Re: is this for real? (import speed)

Postby almaplayera » Thu Nov 19, 2009 10:46 am

no firewall, a/v, or any other software at all is installed. windows firewall is enabled... PT3 and postgresql are the only apps installed.
almaplayera
 
Posts: 13
Joined: Sat Nov 14, 2009 4:28 am

Re: is this for real? (import speed)

Postby kraada » Thu Nov 19, 2009 11:24 am

What version of PostgreSQL do you have installed? Also, do you still see files being created/edited/changed in the C:\Program Files\PostgreSQL\8.3\data\base directory?
kraada
Moderator
 
Posts: 54431
Joined: Wed Mar 05, 2008 2:32 am
Location: NY

Re: is this for real? (import speed)

Postby almaplayera » Thu Nov 19, 2009 11:37 am

postgresql v8.4.1, and yes there is still plenty of write activity to that directory
almaplayera
 
Posts: 13
Joined: Sat Nov 14, 2009 4:28 am

Re: is this for real? (import speed)

Postby kraada » Thu Nov 19, 2009 12:01 pm

I'll look to see if I can find anything different about the 8.4.x cluster mechanism; my tests were using 8.3.x.

If there's still write activity, it's still really clustering so definitely let it finish.
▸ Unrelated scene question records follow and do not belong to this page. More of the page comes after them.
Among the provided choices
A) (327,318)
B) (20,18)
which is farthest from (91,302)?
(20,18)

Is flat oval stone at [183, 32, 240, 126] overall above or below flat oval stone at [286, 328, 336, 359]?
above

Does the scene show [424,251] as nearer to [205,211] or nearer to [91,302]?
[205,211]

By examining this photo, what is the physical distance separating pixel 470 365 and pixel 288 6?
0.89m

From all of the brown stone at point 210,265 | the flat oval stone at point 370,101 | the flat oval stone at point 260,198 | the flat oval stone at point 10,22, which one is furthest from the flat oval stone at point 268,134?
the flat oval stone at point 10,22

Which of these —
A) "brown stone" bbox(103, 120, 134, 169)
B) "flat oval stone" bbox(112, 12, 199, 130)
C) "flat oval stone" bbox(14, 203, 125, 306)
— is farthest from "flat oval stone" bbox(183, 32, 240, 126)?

Oh, how much hard drive space do you have free?
kraada
Moderator
 
Posts: 54431
Joined: Wed Mar 05, 2008 2:32 am
Location: NY

Re: is this for real? (import speed)

Postby almaplayera » Thu Nov 19, 2009 12:58 pm

the size of the db is about 40GB (btw, is that the expected size for a db w/ 7-8 million hands?). until a couple hours ago, there was only about 20gb of free disk space. i moved some files and now there is 44GB of free space.

i've read that not having enough space to make a complete copy of the db can slow clustering. but the import itself took 30+ hours for 4 million hands (+ 1 million duplicates). and even if the cluster was twice as fast with more free disk space, that means the whole process would be 60+ hours. and it still has to do vacumn, analyze, and cache update. supposedly the cache update can take as long as the cluster. i mean, this is ridiculous. i'm looking at 100+ hours to import 5 million hands? i need to be able to import 50 million in 5 hours.
almaplayera
 
Posts: 13
Joined: Sat Nov 14, 2009 4:28 am

Re: is this for real? (import speed)

Postby kraada » Thu Nov 19, 2009 1:39 pm

That wouldn't have been enough free space and certainly slowed things down for you.

Updating the cache should not take as long as cluster; it takes about the same amount of time on smaller databases, as databases get larger updating the cache is still the second longest function but it shouldn't take nearly 30 hours (but expect it to take a few hours).

We are still investigating what changes were made in the 8.4 revision of PostgreSQL to see if we can streamline anything on our end; last I heard there was nothing particularly useful there.

One thought for you, in terms of performance: If you make the move to SSDs, you won't need to run cluster at all. That would save you a ton of time, though SSDs are not cheap. To do back-of-the-envelope calculations, if your hands are full ring, 1M hands = 10G on disk. so 50M hands would be 500G on disk - that would be quite a lot of space in SSDs, though prices are getting cheaper all of the time.
kraada
Moderator
 
Posts: 54431
Joined: Wed Mar 05, 2008 2:32 am
Location: NY

Re: is this for real? (import speed)

Postby almaplayera » Thu Nov 19, 2009 2:00 pm

thing is, the 15k disk i'm running on now performs way better than a 7200RPM disk. it's not as fast as SSD, but it's not that far away.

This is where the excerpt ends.